───── Excerto para leitura
É uma visão que contrasta com outra, trazida pelo major-general Isidro Morais Pereira, que, ao apontar os países africanos e do Médio Oriente como os principais destinos dos cereais ucranianos e russos, também os vê como os principais focos de pressão para que o Kremlin não deixe cair o acordo.
“A Rússia está cada vez mais isolada e não tem interesse em estragar as relações com o continente africano. Em matéria diplomática, se a Rússia não aceitar este acordo, vai ficar muito mal vista, sobretudo por aqueles que acha serem os seus parceiros privilegiados. Teria um efeito bumerangue. Estaria a cometer um ato de haraquíri [suicídio], com muito mais gente contra ela”, considera o especialista militar.
Turquia: defensora do acordo ou interessada na sua queda?
Se a Rússia não ceder na renovação do acordo, a Turquia pode voltar a assumir a dianteira da mediação, embora, para Tiago André Lopes, se tenha “mexido muito devagar” para que que esse desfecho positivo se concretize.
O presidente turco Erdogan já avisou que, se a Rússia decidisse não prolongar o acordo, a própria Turquia tomaria a seu cargo a escolta dos navios mercantes da Ucrânia. Mas é para levar a sério? “Não me parece que seja possível isso acontecer”, diz Tiago André Lopes, que aponta antes um caminho mais benéfico para a Turquia: o país a colocar navios mercantes turcos a transportar cereais das duas partes, tanto da Ucrânia como da Rússia.
Também o major-general Isidro Morais Pereira concorda que o cenário de ter navios turcos a fazer a escolta aos cereais seria algo extremo. “Em última instância, a Turquia cumpre o que prometeu. A Turquia tem meios navios para fazer isso. E Erdogan tem desafiado claramente Putin”, diz.
──────────
───── Dados recolhidos
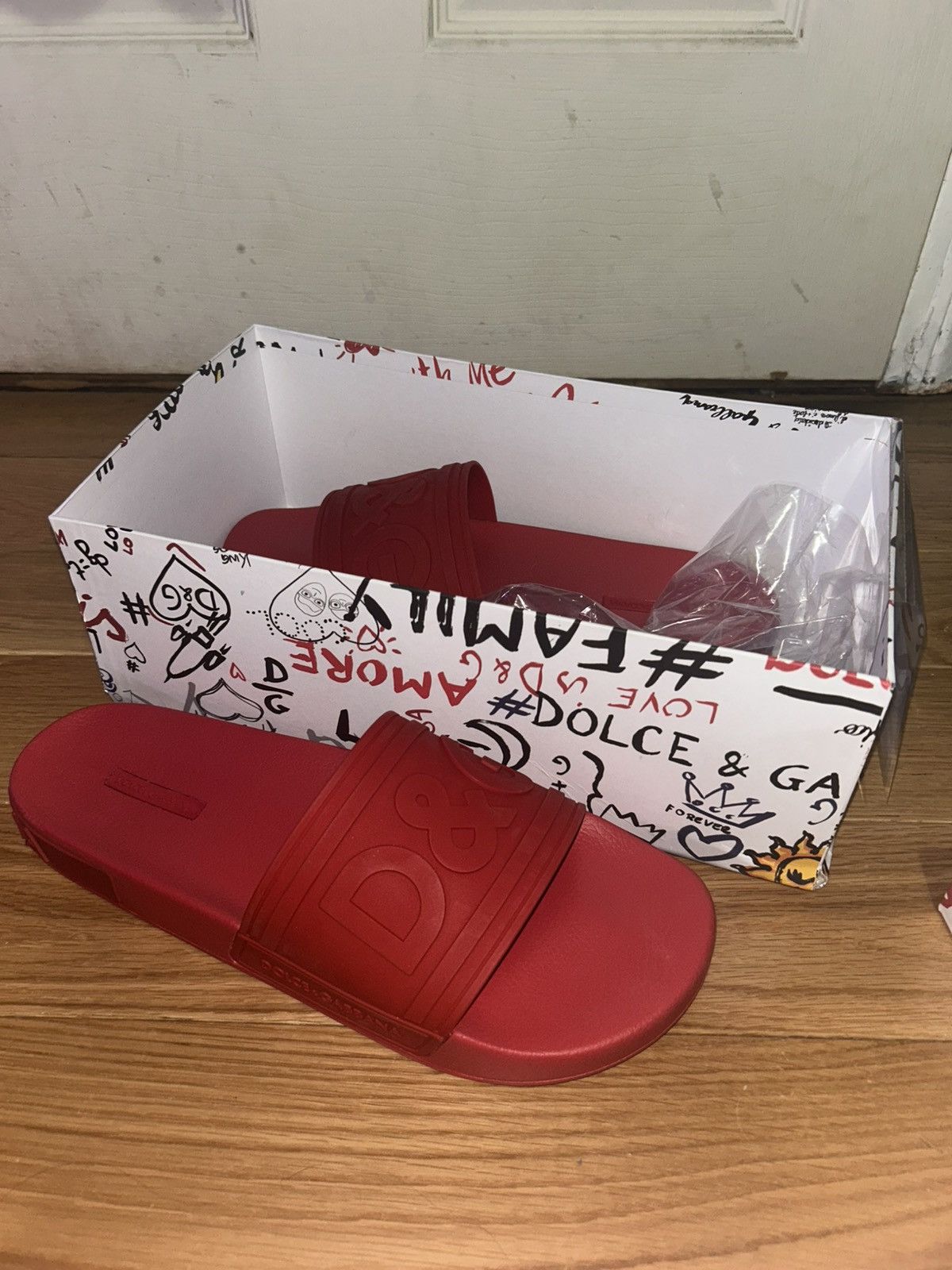 Dolce & Gabbana Dolce & Gabbana red slides Size US 13 / EU 46 - 1 Thumbnail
──────────
Exercício:
Traduza para inglês a seguinte frase do excerto sobre o acordo dos cereais: "O presidente turco Erdogan já avisou que, se a Rússia decidisse não prolongar o acordo, a própria Turquia tomaria a seu cargo a escolta dos navios mercantes da Ucrânia." A listagem tem origem numa fonte distinta.

Resposta escrita:
Turkish President Erdogan has already warned that, if Russia decided not to extend the deal, Turkey itself would take charge of escorting Ukraine's merchant ships.